Données enregistrées:
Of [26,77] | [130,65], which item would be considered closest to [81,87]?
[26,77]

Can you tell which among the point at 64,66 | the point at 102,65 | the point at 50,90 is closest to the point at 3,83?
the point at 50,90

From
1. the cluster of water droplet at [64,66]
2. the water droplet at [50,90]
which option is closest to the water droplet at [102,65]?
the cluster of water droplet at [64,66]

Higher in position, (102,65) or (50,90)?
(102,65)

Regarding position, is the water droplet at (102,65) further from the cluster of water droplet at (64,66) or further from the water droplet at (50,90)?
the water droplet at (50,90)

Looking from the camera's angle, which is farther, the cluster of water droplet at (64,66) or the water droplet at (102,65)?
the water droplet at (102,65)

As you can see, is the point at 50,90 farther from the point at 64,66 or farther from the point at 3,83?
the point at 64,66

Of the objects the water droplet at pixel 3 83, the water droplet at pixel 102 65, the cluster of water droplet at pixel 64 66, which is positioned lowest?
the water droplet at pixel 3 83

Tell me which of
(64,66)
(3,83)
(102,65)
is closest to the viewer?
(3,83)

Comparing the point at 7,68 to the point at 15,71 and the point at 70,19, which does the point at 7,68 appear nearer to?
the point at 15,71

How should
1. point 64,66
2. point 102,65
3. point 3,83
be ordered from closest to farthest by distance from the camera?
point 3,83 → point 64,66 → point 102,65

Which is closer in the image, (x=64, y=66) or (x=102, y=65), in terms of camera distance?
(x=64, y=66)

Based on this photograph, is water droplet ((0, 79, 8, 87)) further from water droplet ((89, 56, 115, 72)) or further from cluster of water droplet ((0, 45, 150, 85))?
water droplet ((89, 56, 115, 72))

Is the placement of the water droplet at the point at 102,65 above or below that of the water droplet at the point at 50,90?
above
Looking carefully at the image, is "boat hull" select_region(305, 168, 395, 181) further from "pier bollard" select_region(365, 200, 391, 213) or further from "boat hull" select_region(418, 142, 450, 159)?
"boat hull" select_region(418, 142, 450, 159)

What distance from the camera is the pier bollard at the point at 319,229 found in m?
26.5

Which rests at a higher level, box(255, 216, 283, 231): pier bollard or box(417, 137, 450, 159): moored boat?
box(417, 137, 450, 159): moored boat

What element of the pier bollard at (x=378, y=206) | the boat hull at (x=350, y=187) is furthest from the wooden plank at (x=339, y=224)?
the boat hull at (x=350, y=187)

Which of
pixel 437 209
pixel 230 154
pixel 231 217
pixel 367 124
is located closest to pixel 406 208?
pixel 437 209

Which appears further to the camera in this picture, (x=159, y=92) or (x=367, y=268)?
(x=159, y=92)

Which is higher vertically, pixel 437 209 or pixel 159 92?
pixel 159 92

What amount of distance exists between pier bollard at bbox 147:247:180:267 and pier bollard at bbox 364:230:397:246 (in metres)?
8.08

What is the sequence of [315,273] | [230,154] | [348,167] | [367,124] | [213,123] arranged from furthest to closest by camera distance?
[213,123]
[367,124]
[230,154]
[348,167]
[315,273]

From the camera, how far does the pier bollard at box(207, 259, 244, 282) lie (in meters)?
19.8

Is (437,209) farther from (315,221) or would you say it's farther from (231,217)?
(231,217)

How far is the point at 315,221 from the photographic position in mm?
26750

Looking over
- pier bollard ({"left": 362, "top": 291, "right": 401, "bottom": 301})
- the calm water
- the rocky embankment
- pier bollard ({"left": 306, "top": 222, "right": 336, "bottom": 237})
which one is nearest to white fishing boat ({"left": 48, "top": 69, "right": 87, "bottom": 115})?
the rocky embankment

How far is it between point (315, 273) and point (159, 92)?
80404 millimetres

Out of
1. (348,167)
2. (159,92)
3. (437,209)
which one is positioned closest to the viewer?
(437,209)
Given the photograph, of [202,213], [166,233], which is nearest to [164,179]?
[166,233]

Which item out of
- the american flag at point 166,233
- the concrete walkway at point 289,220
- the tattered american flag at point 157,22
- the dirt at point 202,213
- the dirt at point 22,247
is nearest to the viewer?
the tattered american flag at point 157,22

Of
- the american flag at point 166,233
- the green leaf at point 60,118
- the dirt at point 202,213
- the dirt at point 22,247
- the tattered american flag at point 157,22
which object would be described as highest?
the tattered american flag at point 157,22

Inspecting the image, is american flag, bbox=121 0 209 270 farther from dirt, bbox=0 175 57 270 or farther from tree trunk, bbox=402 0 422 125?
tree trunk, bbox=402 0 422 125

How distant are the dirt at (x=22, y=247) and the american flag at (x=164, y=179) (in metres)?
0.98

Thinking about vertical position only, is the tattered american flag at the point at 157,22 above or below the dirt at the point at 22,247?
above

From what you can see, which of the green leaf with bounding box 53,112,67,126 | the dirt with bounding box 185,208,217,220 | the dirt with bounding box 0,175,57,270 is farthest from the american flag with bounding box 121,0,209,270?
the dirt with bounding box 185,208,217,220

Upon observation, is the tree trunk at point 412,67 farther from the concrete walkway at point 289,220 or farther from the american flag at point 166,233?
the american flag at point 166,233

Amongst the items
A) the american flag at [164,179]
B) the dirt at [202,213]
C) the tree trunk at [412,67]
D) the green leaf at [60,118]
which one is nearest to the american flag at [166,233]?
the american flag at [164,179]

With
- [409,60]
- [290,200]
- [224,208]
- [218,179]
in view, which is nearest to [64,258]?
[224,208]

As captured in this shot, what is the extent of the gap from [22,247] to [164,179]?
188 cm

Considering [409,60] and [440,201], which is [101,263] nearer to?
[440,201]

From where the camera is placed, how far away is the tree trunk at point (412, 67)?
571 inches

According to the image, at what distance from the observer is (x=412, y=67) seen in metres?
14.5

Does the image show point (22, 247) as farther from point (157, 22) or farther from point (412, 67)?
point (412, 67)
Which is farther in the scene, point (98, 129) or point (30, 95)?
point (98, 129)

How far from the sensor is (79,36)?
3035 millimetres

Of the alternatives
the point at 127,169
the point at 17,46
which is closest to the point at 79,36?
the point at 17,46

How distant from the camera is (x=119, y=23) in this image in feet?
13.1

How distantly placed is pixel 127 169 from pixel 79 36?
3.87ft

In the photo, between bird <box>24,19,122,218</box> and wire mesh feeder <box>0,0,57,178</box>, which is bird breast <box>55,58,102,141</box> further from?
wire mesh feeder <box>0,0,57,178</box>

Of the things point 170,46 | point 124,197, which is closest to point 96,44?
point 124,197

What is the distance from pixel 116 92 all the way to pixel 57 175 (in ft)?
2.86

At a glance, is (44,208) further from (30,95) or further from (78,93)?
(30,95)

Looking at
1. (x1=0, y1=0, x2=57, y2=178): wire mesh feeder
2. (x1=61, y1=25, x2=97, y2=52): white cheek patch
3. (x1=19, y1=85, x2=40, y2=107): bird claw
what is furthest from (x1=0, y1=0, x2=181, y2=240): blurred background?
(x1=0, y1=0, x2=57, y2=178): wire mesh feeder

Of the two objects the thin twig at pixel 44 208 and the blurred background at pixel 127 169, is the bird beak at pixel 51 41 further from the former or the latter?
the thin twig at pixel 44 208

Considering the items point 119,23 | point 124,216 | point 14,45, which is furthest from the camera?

Consigne à suivre: Pourriez-vous convertir en tableau Markdown tout ce qui va de la ligne contenant « Comparing the point » jusqu'à celle contenant « point 3,83 → point 64,66 → point 102,65 », ces deux lignes comprises ? Utilisez une colonne « Numéro » pour numéroter les rangées et une colonne « Ligne » pour le texte, sans les lignes vides.

Réponse attendue:
| Numéro | Ligne |
|---|---|
| 1 | Comparing the point at 7,68 to the point at 15,71 and the point at 70,19, which does the point at 7,68 appear nearer to? |
| 2 | the point at 15,71 |
| 3 | How should |
| 4 | 1. point 64,66 |
| 5 | 2. point 102,65 |
| 6 | 3. point 3,83 |
| 7 | be ordered from closest to farthest by distance from the camera? |
| 8 | point 3,83 → point 64,66 → point 102,65 |